Hannover (Alemanha), 20/4 – O presidente Luiz Inácio Lula da Silva pediu nesta segunda-feira que países europeus e o setor privado atuem para transformar em permanente a aplicação provisória do acordo comercial entre Mercosul e União Europeia, prevista para começar em 1º de maio nos Estados que já concluíram a ratificação interna.
“Precisamos que os setores favoráveis ao acordo falem mais alto do que aqueles que se opõem, sobretudo na Europa”, afirmou Lula durante a 42ª edição do Encontro Econômico Brasil-Alemanha, realizado na Feira de Hannover, maior exposição mundial de tecnologia e inovação industrial, da qual o Brasil é país parceiro nesta edição.

• • • •

Descrição do problema
Você pode copiar o trecho do texto na íntegra, sem alterar nada? Os dados não têm nenhuma relação com o trecho do texto.

• • • •

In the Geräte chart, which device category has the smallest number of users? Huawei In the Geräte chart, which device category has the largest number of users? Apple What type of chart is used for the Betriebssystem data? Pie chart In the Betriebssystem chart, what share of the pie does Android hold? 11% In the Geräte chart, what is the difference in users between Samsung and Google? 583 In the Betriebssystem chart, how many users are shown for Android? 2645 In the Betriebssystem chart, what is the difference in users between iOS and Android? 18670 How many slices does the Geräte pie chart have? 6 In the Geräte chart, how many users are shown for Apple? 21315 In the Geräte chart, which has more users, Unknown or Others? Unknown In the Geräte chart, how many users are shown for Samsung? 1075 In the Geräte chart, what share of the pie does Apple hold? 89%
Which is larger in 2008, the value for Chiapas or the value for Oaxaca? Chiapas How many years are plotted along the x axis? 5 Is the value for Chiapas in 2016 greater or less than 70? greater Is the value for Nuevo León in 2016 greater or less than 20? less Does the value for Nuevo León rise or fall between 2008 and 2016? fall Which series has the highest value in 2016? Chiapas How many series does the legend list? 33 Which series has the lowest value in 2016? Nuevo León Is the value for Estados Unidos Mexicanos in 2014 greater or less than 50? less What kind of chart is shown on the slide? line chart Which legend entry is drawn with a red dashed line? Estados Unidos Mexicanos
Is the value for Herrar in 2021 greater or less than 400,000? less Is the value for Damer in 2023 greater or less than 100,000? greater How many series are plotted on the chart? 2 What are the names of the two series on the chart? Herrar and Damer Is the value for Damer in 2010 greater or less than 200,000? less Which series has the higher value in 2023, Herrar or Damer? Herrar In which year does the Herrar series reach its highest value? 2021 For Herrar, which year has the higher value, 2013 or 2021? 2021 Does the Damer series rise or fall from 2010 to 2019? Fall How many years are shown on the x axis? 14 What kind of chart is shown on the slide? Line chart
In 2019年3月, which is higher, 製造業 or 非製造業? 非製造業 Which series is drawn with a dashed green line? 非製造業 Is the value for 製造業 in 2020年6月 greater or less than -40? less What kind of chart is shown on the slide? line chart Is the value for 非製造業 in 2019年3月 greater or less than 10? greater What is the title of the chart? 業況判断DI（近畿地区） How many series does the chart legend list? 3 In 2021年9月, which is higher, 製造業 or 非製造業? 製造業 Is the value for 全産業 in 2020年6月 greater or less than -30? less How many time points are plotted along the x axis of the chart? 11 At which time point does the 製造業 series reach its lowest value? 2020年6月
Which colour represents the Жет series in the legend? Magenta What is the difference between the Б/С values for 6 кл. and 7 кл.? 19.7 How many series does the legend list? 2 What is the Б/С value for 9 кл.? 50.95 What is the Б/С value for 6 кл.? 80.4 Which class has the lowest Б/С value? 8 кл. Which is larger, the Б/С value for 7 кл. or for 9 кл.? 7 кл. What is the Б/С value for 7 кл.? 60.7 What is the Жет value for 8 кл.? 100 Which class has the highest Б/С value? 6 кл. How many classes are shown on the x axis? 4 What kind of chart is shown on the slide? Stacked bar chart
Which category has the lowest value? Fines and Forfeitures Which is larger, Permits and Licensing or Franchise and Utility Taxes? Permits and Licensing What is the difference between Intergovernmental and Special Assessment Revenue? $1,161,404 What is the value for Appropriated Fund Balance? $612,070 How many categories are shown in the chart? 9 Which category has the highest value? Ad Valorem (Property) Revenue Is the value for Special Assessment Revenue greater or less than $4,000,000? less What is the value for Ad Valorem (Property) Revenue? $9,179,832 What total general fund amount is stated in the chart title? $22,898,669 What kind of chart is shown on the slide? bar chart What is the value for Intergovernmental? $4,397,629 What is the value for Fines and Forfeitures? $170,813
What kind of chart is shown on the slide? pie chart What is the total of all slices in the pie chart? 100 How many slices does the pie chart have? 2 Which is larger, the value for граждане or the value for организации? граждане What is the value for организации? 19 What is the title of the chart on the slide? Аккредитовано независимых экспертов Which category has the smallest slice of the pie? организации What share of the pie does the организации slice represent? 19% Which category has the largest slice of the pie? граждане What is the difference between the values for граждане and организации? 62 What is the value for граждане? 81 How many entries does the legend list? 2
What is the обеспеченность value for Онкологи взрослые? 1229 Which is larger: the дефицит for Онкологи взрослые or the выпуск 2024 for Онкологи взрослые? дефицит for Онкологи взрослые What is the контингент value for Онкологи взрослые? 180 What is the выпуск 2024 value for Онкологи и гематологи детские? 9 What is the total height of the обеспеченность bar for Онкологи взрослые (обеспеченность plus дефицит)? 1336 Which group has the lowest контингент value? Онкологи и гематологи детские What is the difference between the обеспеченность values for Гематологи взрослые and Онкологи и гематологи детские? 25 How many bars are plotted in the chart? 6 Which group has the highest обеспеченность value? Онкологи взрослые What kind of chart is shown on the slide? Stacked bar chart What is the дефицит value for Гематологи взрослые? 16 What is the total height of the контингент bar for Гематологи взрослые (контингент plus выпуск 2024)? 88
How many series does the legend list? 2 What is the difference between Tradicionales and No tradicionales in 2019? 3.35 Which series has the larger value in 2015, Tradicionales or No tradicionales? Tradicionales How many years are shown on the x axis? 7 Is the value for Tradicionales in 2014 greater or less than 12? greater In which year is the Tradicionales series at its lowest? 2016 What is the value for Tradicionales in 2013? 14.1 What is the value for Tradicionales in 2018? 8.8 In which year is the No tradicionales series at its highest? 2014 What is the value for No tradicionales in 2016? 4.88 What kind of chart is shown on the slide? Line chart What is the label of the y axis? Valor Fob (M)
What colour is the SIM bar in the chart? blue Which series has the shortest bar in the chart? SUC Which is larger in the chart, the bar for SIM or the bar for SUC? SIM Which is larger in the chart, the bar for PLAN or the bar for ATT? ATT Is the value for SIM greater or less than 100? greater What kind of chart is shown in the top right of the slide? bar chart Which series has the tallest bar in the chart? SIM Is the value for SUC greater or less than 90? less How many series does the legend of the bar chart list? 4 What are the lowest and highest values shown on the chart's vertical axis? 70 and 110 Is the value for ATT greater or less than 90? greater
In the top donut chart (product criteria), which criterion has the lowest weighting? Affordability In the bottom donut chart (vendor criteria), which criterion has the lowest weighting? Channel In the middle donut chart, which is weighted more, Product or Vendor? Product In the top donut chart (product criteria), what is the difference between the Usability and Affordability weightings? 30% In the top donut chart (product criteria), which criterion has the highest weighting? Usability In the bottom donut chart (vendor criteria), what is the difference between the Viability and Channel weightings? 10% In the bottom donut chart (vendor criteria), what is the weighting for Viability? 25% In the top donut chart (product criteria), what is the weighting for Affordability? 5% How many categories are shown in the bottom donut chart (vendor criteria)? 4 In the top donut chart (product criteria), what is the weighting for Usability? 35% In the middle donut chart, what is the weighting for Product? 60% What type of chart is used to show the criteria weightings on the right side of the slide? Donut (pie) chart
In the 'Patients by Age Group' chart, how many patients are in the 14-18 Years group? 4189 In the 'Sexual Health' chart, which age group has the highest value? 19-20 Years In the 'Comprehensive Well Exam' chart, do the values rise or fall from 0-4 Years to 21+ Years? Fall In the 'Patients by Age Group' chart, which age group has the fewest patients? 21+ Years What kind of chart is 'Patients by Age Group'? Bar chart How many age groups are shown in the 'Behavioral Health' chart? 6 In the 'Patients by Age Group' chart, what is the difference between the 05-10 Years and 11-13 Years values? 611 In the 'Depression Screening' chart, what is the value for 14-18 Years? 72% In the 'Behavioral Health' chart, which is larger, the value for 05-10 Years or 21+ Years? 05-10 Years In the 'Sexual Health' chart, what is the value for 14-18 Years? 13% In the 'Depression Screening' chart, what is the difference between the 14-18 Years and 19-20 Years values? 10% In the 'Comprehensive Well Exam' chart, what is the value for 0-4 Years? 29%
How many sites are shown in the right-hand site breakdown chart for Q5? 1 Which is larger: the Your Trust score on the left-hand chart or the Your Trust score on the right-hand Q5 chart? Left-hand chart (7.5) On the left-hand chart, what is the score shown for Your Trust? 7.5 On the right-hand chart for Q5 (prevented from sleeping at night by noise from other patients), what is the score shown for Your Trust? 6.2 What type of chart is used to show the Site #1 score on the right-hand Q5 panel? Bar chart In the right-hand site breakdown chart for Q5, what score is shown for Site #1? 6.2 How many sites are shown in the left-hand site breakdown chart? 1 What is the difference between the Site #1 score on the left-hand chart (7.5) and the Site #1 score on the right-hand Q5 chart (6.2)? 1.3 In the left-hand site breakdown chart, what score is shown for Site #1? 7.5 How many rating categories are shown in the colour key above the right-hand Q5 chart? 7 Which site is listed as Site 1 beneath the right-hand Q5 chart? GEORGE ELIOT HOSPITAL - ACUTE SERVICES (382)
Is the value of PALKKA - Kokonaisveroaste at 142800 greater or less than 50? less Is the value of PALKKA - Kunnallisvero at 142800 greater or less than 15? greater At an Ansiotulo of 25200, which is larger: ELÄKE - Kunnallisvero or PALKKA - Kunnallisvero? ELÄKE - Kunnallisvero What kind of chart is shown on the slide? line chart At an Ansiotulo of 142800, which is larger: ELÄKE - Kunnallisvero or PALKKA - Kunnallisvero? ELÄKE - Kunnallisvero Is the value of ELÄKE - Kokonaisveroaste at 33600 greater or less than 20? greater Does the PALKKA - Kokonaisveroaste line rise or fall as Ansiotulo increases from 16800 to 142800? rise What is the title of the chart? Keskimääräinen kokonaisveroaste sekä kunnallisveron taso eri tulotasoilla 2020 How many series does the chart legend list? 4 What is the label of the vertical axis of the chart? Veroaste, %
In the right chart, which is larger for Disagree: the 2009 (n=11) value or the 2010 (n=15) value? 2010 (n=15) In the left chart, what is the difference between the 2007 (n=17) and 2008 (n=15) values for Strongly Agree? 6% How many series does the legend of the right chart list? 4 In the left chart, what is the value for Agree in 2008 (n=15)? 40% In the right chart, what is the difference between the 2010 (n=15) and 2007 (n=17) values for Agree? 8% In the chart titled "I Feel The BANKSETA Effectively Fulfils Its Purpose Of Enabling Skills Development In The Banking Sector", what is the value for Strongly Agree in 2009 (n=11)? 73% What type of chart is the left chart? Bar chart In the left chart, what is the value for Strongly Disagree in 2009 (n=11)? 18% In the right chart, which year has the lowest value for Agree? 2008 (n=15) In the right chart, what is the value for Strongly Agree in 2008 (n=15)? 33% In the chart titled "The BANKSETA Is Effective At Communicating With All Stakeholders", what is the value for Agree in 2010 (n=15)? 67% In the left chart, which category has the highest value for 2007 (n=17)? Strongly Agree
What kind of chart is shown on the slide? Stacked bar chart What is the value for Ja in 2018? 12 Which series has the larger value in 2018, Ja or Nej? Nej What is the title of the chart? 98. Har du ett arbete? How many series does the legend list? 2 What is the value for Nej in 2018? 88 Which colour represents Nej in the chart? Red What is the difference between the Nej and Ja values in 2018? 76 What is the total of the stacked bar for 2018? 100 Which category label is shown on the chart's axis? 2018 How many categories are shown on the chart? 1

• • • •

Tarefa concluída
Hannover (Alemanha), 20/4 – O presidente Luiz Inácio Lula da Silva pediu nesta segunda-feira que países europeus e o setor privado atuem para transformar em permanente a aplicação provisória do acordo comercial entre Mercosul e União Europeia, prevista para começar em 1º de maio nos Estados que já concluíram a ratificação interna.
“Precisamos que os setores favoráveis ao acordo falem mais alto do que aqueles que se opõem, sobretudo na Europa”, afirmou Lula durante a 42ª edição do Encontro Econômico Brasil-Alemanha, realizado na Feira de Hannover, maior exposição mundial de tecnologia e inovação industrial, da qual o Brasil é país parceiro nesta edição.